ASSIGNMENT:
Say how many lines in the records hold the word "Medium", and give nothing but that number.

Saved entries:
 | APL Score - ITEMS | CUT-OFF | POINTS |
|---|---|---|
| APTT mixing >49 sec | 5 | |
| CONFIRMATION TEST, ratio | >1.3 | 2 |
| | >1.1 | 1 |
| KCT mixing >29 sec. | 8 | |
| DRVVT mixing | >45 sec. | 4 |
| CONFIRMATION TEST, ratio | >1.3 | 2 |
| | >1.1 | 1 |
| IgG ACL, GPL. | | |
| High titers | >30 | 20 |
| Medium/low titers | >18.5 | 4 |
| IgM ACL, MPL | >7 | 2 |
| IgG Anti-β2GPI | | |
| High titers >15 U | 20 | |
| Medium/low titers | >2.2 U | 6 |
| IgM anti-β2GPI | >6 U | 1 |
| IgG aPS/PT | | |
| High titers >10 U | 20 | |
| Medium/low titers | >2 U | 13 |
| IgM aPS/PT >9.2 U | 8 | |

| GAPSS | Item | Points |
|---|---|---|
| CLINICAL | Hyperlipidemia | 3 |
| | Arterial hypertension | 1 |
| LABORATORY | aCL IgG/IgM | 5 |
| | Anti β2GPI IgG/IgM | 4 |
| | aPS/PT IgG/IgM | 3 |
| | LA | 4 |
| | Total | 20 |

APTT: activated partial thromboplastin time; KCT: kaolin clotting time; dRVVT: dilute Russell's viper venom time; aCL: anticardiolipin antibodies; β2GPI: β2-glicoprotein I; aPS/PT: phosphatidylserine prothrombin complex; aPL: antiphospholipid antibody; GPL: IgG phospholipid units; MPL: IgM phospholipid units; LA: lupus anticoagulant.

...

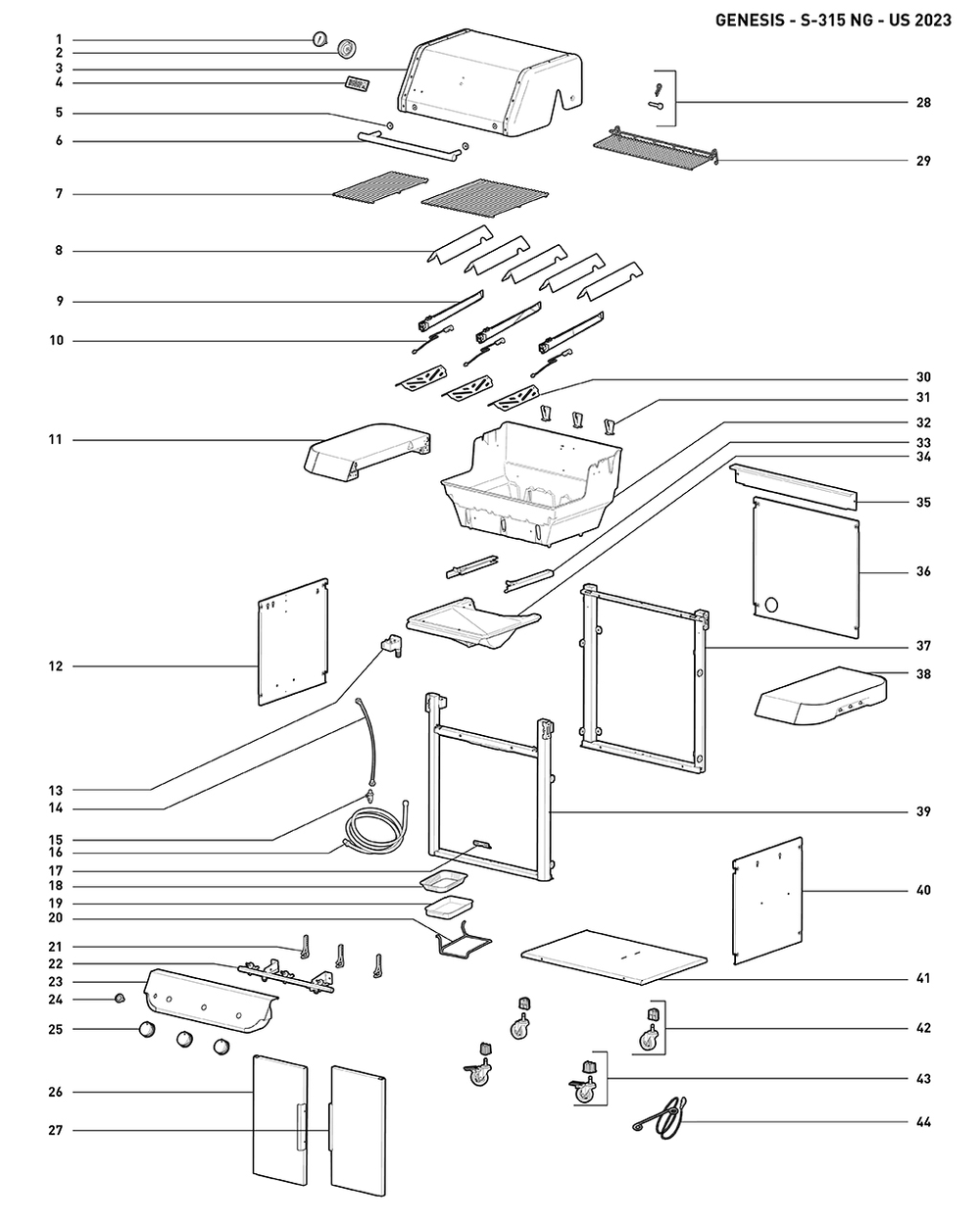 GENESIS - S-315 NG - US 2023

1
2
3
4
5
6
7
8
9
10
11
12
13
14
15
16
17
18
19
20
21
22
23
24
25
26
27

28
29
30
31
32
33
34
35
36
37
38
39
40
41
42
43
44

ANSWER:
3